**Required action**
Answer these questions from the profile of Erin Darling:
1. Which law school did Darling graduate from?
2. By what year does Darling want to achieve 100% renewable energy?
3. The widening of which freeway does Darling oppose?
***** Document segment *****
Erin Darling graduated from UC Berkeley School of Law and later returned to his hometown of Venice to represent low-income tenants facing eviction and homelessness during the Great Recession. He went to Public Counsel, where he represented general relief recipients and the United Farm Workers. Darling was also a deputy deferral public defender for the central district of California before becoming a civil rights lawyer in private practice [2, 3].
Darling wants to strengthen renter protections and the Rent Stabilization Ordinance, and enact a right-to-counsel so that tenants facing eviction have a lawyer when they go to court. He wants rapid rehousing for those in encampments by identifying housing units, providing assistance with rent and move-in, and offering sustained case management, including mental health and drug treatment services. He puts a focus on assisting the newly homeless because he argues that many agencies do not offer services until someone has been homeless for over a year.
Darling wants to speed up the creation of permanent supportive housing. Darling supports the United to House LA Initiative and policies such as inclusionary zoning, a vacancy tax, by-right for non-profit affordable housing providers, and coordination amongst social service agencies to help transition people from shelters into permanent housing. Darling supports shifting away from the district-by-district patchwork approach in favor of a unified, citywide plan that marshals all possible government resources to permanently house unhoused people .
Darling wants to achieve 100% renewable energy by 2035. He also wants to shut down gas extraction and storage on the Westside and in Los Angeles, which means shutting down the SoCal Gas Playa Del Rey methane storage facility. He wants to limit development in the Santa Monica Mountains and supports development policies that both protect wildland-urban interface and discourage encroachment into areas prone to wildfires. He supports transitioning from fossil fuels to a sustainable economy, with examples like shifting away from decarbonizing to scaling up clean alternatives to SoCalGas. He wants to center environmental justice issues such as remediating urban oil fields and minimizing air pollution from the airport, which disproportionately affect low income residents and people of color .
Darling proposes reducing the number of “super commuters” as a way to address traffic congestion and mitigate climate; to do this, he wants to construct affordable housing near transit corridors. He additionally supports the increased use of public transportation and bicycles as a viable alternative to cars. He wants to make cycling safer with protected bike lanes and make public transportation more user-friendly by dressing travel time, bus-only lanes, and free fare. He wants to establish “first mile”/ “last mile” connectivity to Metro lines with intra-Westside shuttles. He opposes the widening of the 405. Darling supports investing in infrastructure such as bright street lights, clean parks and crossworks .
***** Dataset records *****
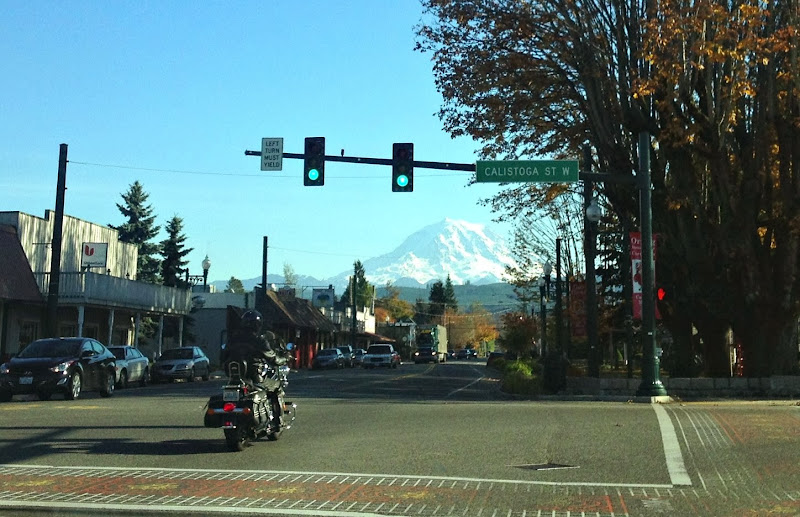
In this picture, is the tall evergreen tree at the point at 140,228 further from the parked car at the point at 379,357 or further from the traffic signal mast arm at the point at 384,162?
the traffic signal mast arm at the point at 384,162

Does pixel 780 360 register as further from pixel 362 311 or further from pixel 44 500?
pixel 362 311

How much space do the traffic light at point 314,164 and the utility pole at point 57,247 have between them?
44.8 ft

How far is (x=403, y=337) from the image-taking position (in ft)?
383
*****
***** Dataset records *****
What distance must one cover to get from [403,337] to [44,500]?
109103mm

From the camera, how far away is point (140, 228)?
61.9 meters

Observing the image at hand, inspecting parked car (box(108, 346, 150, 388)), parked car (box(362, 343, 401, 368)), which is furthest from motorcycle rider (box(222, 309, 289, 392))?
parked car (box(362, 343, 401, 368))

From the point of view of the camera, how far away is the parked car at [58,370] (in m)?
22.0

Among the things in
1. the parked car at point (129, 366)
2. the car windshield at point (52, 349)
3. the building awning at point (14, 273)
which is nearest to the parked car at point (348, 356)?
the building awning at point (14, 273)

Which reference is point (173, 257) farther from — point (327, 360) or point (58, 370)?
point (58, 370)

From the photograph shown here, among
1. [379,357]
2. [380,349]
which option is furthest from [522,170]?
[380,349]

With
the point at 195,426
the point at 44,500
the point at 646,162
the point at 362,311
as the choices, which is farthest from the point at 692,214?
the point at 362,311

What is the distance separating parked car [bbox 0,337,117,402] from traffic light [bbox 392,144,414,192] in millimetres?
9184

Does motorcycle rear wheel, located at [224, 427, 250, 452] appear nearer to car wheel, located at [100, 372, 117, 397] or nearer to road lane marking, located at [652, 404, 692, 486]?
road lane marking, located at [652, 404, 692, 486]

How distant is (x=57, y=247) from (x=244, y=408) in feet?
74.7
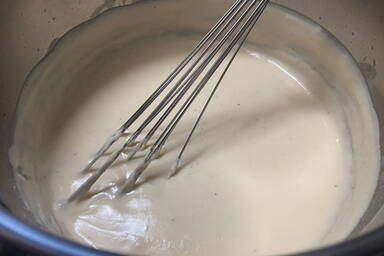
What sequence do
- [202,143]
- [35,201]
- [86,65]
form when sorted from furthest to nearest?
*****
**Response below**
1. UC Berkeley School of Law
2. 2035
3. The 405